Ich bin mit Wertvorstellungen aufgewachsen, von denen ich dachte, sie seinen nichts Besonderes, sondern demokratischer Konsens: Nicht auf Schwächere losgehen; niemanden treten, der schon am Boden liegt; helfen, wenn einer Hilfe braucht; Menschen nicht nach der Hautfarbe oder der Religion beurteilen, sondern nach dem, was sie als einzelne Menschen machen; Männer sind nicht besser als Frauen und Frauen nicht besser als Männer, sondern sie sind gleich gut; Krieg ist schlecht; die Todesstrafe ist falsch, weil dann der Staat mordet und somit wir alle zu Mördern werden; was andere Leute in ihren Betten treiben, geht mich und den Staat nichts an, es sei denn, es geht um Kindesmissbrauch oder Vergewaltigung; Antisemitismus ist verrückt und böse; die repräsentative Demokratie mit ihren Parteien, Gewerkschaften, Bünden und Kammern und ihrem ewigen Streit ist nicht perfekt, aber allemal besser als eine Diktatur; wer reich ist, soll steuerlich ein bisschen mehr zur Allgemeinheit beitragen als der, der arm ist; Umweltschutz ist wichtig und der Klimawandel ist real und gefährlich; jeder soll seine Meinung sagen dürfen, aber gegen Fanatiker, die die Demokratie abschaffen wollen, darf und muss man sich wehren.

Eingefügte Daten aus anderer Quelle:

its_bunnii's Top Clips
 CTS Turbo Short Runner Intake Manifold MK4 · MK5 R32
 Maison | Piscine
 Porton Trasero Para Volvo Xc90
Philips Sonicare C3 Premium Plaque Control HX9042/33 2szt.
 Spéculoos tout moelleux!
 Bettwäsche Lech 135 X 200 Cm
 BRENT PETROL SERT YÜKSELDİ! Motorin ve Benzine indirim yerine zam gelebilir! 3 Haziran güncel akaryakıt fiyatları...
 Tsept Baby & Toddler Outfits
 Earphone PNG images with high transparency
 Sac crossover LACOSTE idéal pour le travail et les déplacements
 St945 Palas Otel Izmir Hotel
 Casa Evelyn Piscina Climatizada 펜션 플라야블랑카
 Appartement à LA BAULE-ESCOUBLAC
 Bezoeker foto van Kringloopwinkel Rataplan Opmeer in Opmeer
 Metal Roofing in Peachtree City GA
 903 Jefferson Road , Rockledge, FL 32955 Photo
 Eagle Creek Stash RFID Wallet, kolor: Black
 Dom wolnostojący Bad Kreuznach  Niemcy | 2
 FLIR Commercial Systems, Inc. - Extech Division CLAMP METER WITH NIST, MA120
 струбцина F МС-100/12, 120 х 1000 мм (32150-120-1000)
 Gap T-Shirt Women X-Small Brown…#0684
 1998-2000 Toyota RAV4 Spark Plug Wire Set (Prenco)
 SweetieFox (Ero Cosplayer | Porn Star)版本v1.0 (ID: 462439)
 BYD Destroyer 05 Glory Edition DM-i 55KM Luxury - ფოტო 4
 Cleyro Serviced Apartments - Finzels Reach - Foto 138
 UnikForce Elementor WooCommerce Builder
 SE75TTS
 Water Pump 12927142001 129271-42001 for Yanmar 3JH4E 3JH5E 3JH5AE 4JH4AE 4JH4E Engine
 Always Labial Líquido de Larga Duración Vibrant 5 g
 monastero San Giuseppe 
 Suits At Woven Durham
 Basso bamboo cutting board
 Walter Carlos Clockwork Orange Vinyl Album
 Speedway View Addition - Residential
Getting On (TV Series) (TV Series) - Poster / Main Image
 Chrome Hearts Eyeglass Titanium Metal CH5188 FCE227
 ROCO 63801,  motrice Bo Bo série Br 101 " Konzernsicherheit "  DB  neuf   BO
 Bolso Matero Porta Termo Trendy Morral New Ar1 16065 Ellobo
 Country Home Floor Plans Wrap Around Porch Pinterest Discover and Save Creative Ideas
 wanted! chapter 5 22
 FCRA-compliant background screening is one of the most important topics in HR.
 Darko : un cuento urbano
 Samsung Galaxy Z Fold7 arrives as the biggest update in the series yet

Das alles und noch mehr hielt ich lange für keine sonderlich radikale Haltung. Seit einigen Jahren jedoch kriege ich, wenn ich mich entsprechend äußere, immer öfter zu hören, das sei ja „links“ oder gar „linksextrem“. Wenn aber Positionen wie die oben beschriebenen, die jahrzehntelang auch von Konservativen und sogar „Rechten“ vertreten wurden, plötzlich als ganz arg links gelten, dann hat sich nicht der Inhalt dieser Positionen verändert, sondern die Gesellschaft. Wenn Ansichten und Haltungen, die vor gar nicht so langer Zeit noch christ- und sozialdemokratischer Mainstream waren, nun als extrem links gelten, bedeutet das, dass es einen massiven Rechtsrutsch gegeben hat. Und wirklich sind rechtsextreme Strömungen und Kräfte auf der ganzen Welt erstarkt.
In Europa sind überall starke Rechtsparteien entstanden, die vor allem bei sogenannten „Wutbürgern“ reüssieren, die man aber lieber als „Hassbürger“ bezeichnen sollte, denn während Wut eine emotionale Reaktion auf reales oder empfundenes Unrecht ist, richtet sich Hass gegen Menschen. In den USA marschieren diese Hassbürger mit Hakenkreuzfahnen und der Präsident schafft es nicht, sich eindeutig von denen zu distanzieren. Unter Muslimen ist mit dem extremistischen Islamismus eine eigene Bewegung für solche Hassbürger entstanden. All diesen Strömungen ist gemein, dass sie die Demokratie als friedlichen Interessenausgleich verachten, dass sie komplett intolerant sind und dass sie Menschen, die sie zu Feinden erklären, weh tun oder diese gar vernichten wollen. Und alle diese Bewegungen eint, dass sie scheinbar einfache Antworten auf komplizierte Fragen anbieten. Du hast Angst vor der Zukunft? Einfach alle Ausländer raus werfen! Die moderne Welt überfordert dich? Einfach alle „Ungläubigen“ umbringen! Du verstehst nicht, warum wir Billiarden in die Bankenrettung stecken, aber bei Pensionistinnen und Arbeitslosen „sparen“ sollen? Die Juden sind schuld! Du kriegst keine Frau? Die „Genderer“ haben alle lesbisch gemacht! Du befürchtest, ein Ausländer könnte dir den Job wegnehmen? Wir bauen eine hohe Mauer!
Das alles ist natürlich totaler Unsinn, aber wenn die etablierte Politik zu faul ist, komplexe Sachverhalte so zu erklären, dass man sie auch verstehen kann und wenn man Menschen, die sich aus welchem Grund auch immer unsicher und verängstigt fühlen, mit ihren Ängsten und Sorgen allein lässt, dann schlägt halt die Stunde der Vereinfacher und der harten Männer mit ihren vermeintlich simplen Lösungen. Und was gestern noch allgemein akzeptierte Vernunft war, ist plötzlich „linksextrem“.